Victor Scott II actually double-dipped in WVU’s 5-2 win over No. 5 Oklahoma State on Saturday. He was the lucky (and fitting) man to do the honors when he dashed unopposed to second base in the seventh inning, raising the team total to 115 on the season, the most in program history. Scott II also set an individual record, grabbing his 30th bag of the season.
The 115th steal breaks a program record that has stood since 1986.
“I love when those guys run,” said WVU coach Randy Mazey. “I love watching them, they’re dynamic players and I’d love nothing more than for both [Scott II and right fielder Austin Davis] to break that record, and then chase each other’s record.”

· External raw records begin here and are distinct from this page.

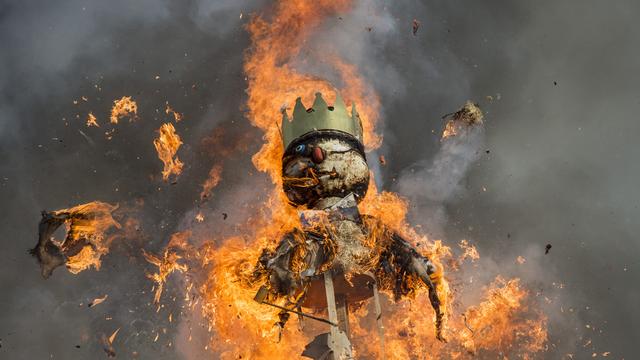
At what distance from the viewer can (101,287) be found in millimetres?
21328

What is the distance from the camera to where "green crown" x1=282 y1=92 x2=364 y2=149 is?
35.0 feet

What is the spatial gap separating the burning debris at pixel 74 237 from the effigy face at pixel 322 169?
14.5 ft

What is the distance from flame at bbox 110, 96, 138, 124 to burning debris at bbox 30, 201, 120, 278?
388 inches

“That record” to which Mazey refers, in fact, is not the WVU record, but the “Randy Mazey record.” WVU’s skipper was a speedster on the base path in his college days at Clemson, and stole 34 bases in 66 games in 1988. That tally holds the fifth spot in the Tigers’ record book to this day.
For now, that record is safe, but both Mountaineers are both well on their way to breaking the Mazey record. WVU has played 33 games, which puts them just over the halfway point of the season. Scott II’s 30 steals are just four shy of his’ skipper’s total, while Davis’s 23 put him 11 shy.
“I’ll be the first guy to present those guys with the base when they break that record,” Mazey said. “I haven’t stolen a base in 40 years.”
To dig even deeper into the record books, both Davis and Scott are chasing after WVU’s career steals record as well. Bill Marovic set that tally in 1965, snagging 74 bags between 1963 and 1965.
Davis upped his career total to 54 in four years with a steal on Saturday, putting him one shy of Braden Zarbnisky for the fourth spot all-time. Scott still has a ways to go as he sits with 49 in three seasons with the Mountaineers, slotting him in behind Davis at No. 6 all-time.